# Do this:
The passage on Russian historiography below says that any attempt to present Stalin to Russian youth as a dedicated civil worker and patriot does several things. List every one of them.

# Document extract:
The ideological campaign against the “falsifiers of history,” which began at the end of the 1940’s, succeeded in bring cynics and dilletants to the fore of Russian historiography. Their influence upon the social conscience has been very great up until now. But any attempt to present Stalin to the Russian youth as a dedicated civil worker and patriot not only dishonors the memory of the millions of victims of the theomachic Communist regime, but also tramples upon the spiritual struggle of the New Martyrs and Confessors of Russia, and, what is more, it shows a willingness to trample upon the Divine Image present in each unique human personality.

It was precisely for the suppression and enslavement of the principle of personhood, so clearly manifested in the Russian saints, that the Bolsheviks strove most of all. The understanding that “God is not in strength, but in truth,” is what inwardly defines Russia.

The submission of oneself to truth was, at one time, obscured inRussia, and then further distorted by the godless authority, which was alien to the fundamental values of the Russian people. On the foundation of their cherished confession, the Russian Church Abroad was preserved and spread throughout the world for all future generations. Therefore the further development of Russian historiography is not a matter of indifference to us. It is very closely linked with the raising of future generations, who are called to receive and reveal the higher values and ideals of Russia. The blood of those who were executed on the field of Butovo, which blood was poured out over all of Russia, cries out to heaven. Will we,today’s generation, hear its voice? Might we not find the strength to respond and come to know love for our relatives, to redeem their sufferings, if only in part, which are worthy of veneration, as was done with the temple in Butovo?

# Extracted information:
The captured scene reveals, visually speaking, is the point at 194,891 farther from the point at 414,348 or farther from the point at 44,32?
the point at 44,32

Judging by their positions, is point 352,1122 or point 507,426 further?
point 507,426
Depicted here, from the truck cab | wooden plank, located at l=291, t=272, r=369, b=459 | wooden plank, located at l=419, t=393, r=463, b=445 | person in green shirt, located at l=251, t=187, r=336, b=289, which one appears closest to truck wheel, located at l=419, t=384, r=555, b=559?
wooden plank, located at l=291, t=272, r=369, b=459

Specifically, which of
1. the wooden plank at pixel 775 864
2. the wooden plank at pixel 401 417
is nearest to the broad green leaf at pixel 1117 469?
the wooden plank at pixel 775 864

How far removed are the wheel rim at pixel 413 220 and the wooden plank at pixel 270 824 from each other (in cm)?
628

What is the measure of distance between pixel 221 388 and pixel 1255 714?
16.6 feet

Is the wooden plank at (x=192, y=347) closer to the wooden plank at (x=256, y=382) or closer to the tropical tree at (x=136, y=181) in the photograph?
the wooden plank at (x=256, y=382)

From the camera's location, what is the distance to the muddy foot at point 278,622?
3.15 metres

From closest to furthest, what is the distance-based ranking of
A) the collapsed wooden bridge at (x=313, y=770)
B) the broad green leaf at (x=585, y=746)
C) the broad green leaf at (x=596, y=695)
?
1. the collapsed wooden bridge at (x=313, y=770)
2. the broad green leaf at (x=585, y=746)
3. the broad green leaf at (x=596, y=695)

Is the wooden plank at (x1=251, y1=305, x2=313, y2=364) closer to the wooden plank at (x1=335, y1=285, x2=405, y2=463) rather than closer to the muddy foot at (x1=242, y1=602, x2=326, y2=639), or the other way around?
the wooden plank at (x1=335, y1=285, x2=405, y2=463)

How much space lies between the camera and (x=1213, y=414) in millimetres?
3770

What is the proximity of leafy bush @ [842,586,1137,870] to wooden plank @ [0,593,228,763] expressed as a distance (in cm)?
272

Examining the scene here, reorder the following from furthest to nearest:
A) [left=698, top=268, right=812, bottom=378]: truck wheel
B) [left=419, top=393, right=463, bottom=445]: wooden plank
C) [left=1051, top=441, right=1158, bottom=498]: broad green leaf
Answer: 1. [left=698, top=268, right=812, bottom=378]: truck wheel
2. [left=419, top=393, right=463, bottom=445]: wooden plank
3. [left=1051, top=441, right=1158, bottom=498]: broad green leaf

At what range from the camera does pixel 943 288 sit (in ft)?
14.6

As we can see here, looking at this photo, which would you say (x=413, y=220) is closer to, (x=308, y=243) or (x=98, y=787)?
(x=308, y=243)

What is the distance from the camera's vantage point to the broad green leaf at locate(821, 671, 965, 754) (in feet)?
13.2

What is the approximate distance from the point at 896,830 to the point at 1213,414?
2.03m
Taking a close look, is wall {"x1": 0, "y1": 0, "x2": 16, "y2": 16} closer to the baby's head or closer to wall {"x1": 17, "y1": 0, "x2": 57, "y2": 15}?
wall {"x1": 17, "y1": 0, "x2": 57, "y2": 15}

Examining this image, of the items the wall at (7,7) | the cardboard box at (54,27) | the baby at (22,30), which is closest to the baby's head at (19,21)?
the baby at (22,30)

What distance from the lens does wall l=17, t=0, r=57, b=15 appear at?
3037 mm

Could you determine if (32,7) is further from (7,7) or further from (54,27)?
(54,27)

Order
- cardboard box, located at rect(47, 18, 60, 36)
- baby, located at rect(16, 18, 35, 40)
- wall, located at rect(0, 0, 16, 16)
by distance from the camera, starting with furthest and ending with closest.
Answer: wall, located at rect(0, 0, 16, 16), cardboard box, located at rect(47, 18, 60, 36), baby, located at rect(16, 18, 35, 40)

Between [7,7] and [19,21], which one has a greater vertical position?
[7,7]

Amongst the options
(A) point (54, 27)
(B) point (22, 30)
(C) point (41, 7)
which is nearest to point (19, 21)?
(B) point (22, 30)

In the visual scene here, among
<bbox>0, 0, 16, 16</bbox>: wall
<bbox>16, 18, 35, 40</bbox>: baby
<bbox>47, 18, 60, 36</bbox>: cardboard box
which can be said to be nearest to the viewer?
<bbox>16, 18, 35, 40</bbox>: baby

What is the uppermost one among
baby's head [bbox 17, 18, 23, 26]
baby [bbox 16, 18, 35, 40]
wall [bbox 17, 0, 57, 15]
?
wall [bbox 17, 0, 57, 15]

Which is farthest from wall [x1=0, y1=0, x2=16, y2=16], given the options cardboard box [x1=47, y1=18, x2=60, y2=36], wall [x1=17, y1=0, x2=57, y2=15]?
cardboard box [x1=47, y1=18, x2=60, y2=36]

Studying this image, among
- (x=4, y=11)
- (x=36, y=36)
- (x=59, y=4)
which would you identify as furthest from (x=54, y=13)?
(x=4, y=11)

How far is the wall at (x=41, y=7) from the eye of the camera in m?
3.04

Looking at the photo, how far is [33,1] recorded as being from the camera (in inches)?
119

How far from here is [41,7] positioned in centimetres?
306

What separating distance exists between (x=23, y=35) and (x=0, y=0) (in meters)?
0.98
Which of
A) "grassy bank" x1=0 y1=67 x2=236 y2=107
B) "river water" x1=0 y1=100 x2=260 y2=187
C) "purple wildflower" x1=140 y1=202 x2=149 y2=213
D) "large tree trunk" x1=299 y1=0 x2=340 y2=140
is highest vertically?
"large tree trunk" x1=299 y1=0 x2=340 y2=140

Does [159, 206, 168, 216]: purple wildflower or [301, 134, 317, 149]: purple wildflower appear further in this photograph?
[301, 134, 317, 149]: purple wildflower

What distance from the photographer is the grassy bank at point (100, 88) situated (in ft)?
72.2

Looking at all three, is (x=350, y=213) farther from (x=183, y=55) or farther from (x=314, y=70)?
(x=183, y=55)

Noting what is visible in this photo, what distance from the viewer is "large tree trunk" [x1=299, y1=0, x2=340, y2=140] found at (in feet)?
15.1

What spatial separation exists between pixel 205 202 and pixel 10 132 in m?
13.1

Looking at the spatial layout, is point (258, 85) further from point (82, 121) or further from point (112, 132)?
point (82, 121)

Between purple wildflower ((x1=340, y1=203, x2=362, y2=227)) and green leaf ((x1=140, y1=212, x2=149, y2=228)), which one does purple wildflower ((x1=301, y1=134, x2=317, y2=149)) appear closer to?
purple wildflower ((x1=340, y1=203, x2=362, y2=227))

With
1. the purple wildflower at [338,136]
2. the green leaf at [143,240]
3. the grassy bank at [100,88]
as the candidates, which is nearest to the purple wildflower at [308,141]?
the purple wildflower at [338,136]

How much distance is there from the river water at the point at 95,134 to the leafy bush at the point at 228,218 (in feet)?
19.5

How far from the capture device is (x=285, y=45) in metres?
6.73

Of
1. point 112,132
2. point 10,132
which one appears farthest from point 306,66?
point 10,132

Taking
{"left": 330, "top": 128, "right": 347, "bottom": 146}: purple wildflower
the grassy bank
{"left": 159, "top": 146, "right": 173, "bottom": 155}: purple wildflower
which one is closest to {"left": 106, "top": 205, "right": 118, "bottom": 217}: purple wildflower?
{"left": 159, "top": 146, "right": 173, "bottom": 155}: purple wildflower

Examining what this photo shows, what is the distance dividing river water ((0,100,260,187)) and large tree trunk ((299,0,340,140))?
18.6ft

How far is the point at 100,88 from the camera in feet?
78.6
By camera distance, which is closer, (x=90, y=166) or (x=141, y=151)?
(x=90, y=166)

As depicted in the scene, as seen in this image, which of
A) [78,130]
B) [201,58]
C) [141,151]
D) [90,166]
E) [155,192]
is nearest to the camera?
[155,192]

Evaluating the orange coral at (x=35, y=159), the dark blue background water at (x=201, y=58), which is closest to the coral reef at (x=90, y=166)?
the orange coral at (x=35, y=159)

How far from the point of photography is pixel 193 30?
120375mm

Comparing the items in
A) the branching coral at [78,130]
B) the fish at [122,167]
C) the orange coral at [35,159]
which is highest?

# Solution for this problem:
- It dishonors the memory of the millions of victims of the theomachic Communist regime.
- It tramples upon the spiritual struggle of the New Martyrs and Confessors of Russia.
- It shows a willingness to trample upon the Divine Image present in each unique human personality.